- **Work required**: Gather each line of the material below that contains the word "foliage", and copy every such line in full.

******************************

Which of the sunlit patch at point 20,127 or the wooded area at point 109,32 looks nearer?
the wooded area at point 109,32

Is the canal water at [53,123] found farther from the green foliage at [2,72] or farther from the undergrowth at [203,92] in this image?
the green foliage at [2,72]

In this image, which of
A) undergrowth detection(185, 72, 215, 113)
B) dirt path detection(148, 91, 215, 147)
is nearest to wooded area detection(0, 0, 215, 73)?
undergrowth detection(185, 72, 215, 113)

******************************

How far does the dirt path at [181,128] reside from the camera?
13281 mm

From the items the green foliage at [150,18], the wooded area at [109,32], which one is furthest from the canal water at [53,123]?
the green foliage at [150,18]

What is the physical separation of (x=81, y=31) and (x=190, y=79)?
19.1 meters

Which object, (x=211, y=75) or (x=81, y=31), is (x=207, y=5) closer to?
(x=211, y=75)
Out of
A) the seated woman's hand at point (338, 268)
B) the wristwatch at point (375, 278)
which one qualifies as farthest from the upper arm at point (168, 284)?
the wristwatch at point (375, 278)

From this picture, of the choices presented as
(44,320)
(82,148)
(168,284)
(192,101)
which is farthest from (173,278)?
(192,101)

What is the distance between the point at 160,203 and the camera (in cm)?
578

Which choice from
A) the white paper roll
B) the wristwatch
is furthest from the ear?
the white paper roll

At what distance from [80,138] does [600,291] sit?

******************************

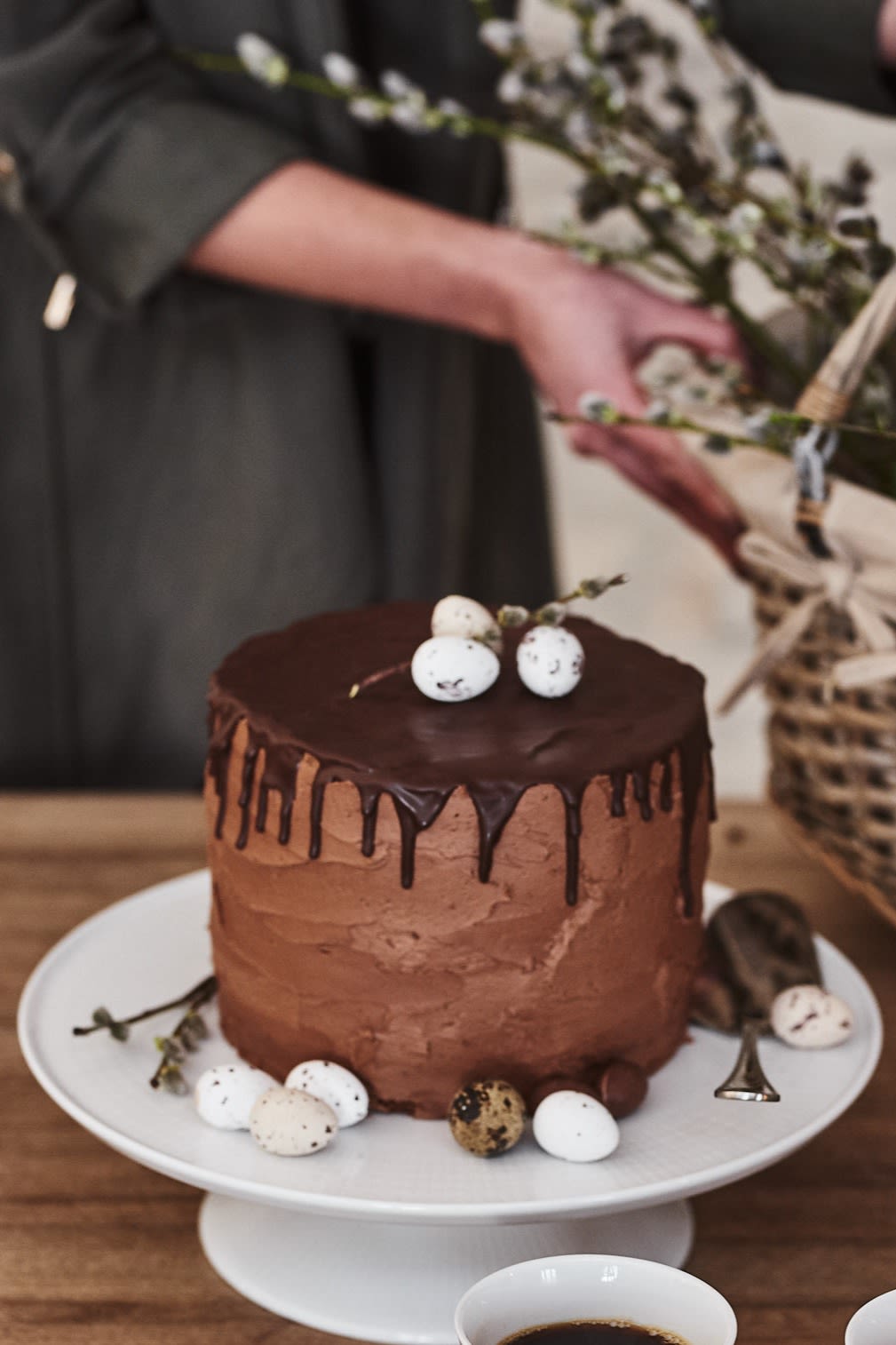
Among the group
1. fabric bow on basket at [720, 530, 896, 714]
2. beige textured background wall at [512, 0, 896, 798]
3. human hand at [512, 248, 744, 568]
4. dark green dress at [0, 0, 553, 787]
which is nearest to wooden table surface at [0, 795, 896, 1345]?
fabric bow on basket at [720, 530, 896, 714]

******************************

- **Task response**:
Is the canal water at [53,123] found farther from the green foliage at [2,72] or farther from the undergrowth at [203,92] in this image?
the green foliage at [2,72]
From the items the green foliage at [150,18], the wooded area at [109,32], which one is furthest from the canal water at [53,123]?
the green foliage at [150,18]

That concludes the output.